We Told You So: Lack of bank credit

On every bright horizon lurks a dark cloud or two. The optimism for the coming season is not, it would appear, being matched by a sector of the economy every bit as important to tourism, if not more, as hotels, bars and restaurants - the banks. Their purse strings remain pulled tight, so complain business associations. Without their injections of credit, bars find it difficult, if not impossible, to undertake the type of work that is typical of this time of the year - some improvements, some decoration, the purchasing of stock or new equipment. The lack of credit is reflected along the chain. Suppliers have pulled back in extending particularly generous terms, often for the same reason as their customers are experiencing difficulties - their own access to credit.

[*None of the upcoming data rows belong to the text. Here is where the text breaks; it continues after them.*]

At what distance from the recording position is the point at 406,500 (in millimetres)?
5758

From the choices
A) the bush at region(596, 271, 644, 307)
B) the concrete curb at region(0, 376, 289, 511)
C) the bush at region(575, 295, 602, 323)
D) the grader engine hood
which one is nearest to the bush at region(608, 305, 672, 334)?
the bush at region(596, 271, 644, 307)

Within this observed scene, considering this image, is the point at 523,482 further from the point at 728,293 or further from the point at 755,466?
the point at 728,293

As the world's tourists all descend from the skies onto Mallorca this summer, so the sight of a bar without a lick of fresh paint or some chairs minus wicker where wicker used to be will be the inspiration for complaints that standards have slipped. You can already detect the sound of indignant keys being stroked.

If not bars and a chipped tea-cup, then the annual whipping-boys of the car-rental world. To three years of crisis, hire cars are now subject to the effects of natural disaster; the earthquake and tsunami in Japan mean limited supply. On top of this, car sales fell in March anyway; by some 48% in the Balearics, though only a modest percentage of this was attributable to rental agencies not renewing their fleets.

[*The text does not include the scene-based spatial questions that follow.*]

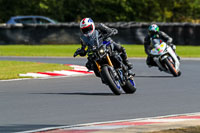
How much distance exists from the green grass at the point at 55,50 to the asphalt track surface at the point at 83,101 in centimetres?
1329

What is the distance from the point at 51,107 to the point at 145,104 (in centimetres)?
162

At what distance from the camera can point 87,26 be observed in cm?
1252

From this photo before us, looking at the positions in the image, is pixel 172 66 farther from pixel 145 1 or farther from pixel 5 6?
pixel 5 6

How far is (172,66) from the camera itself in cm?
1769

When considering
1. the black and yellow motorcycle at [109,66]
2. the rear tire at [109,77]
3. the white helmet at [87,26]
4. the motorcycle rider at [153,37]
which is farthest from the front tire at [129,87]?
the motorcycle rider at [153,37]

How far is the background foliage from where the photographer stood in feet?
158

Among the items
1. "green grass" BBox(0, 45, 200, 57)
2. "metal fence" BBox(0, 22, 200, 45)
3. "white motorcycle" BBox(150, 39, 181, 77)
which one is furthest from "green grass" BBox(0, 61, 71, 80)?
"metal fence" BBox(0, 22, 200, 45)

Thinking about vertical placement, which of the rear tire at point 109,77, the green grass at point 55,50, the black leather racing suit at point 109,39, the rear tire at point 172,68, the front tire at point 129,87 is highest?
the black leather racing suit at point 109,39

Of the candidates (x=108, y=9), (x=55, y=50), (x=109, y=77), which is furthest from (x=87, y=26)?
(x=108, y=9)

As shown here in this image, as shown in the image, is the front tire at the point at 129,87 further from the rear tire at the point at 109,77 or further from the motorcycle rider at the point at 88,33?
the motorcycle rider at the point at 88,33

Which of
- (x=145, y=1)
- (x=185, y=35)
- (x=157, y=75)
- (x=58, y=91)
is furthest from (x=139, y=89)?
(x=145, y=1)

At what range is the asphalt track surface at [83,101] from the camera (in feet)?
30.7

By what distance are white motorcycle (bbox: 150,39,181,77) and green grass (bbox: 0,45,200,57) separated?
11.6 m

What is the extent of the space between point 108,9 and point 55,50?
15.8 meters
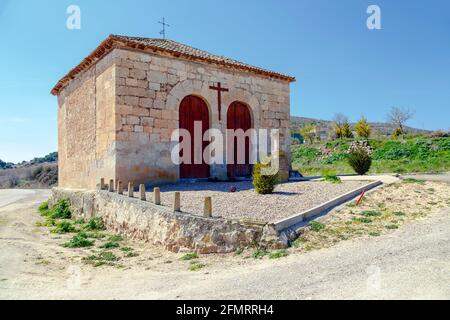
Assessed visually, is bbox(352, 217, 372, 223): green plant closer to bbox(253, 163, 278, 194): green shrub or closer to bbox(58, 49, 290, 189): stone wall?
bbox(253, 163, 278, 194): green shrub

Despite an understandable complaint that the banks might be more forthcoming and be more willing to join in with a general air of pre-season jollity, and also despite whatever impact a distant disaster might have on the price of a week's car hire, is there perhaps a sense in which retaliations are being got in early? Don't blame us, blame the banks, and the banks are as much a factor for the car-hire agencies as they are for bars or restaurants. A shortage of credit over the past couple of years has had an effect.

The apologists of the bar and car-hire trades are sharpening their keyboards as fast as the disgusteds of wherever press the send button on their emails or internet forums. The apologists are pressing their press releases. It's not our fault if bars are in a bad state. Just blame the banks; oh, and the government while you're at it for the smoking ban. Oh, and throw in the hotels and all-inclusives as well. On and on it goes. As ever.

It is something of a new excuse for the apologists that they can turn to the forces of nature. This year Japan. Last year Iceland. And one turns a wary eye skywards, as the anniversary of Ash-Cloud Wednesday looms. In fact, the volcano hasn't been forgotten. It is still being trotted out as a reason for certain inactivity this year, on account of last year having been affected, albeit for a short period and before the season really got going, and having meant a poor year.

The excuses never cease. You can understand them. Up to a point. There is a legitimate beef when it comes to the banks, but were things so difficult then why are businesses preparing and readying themselves for the season? Cash is coming from somewhere, even if the Scrooge-like tendencies of banks and suppliers suggest that cash has ceased to flow.

The truth is that you never really know for sure. There may well indeed be bars that are facing an impossible situation because of a lack of liquidity, but the tendency towards a manipulation of the press, by the very obvious mechanism of the press release or conference, can rarely be taken as the whole truth and nothing but the truth. If it is indeed the case that the effects of smoking ban have been so deleterious, then should not there now be whole towns with barely a bar still open?

This is not to make light of difficulties and obstacles which are placed in front of bars and other businesses, car-hire agencies included. There are difficulties, but the propensity on behalf of various business associations to flood the media with bad-luck stories and the headline-grabber, e.g. 70% loss of revenue owing to the smoking ban or whatever, should make you stop and question them for a moment.

It was informative, the other day, that a director of a well-known business on the island said to me that his company was good at working the press. But this is how it is. Good companies, good business associations do just this. And in the case of the associations for the bars, the intention is either to shame the banks or to simply get the excuses in. So if things don't work out according to the optimistic tourism figures, they can at least tell us that they told us so, even if the fact that things don't work out has nothing to do with the excuse given.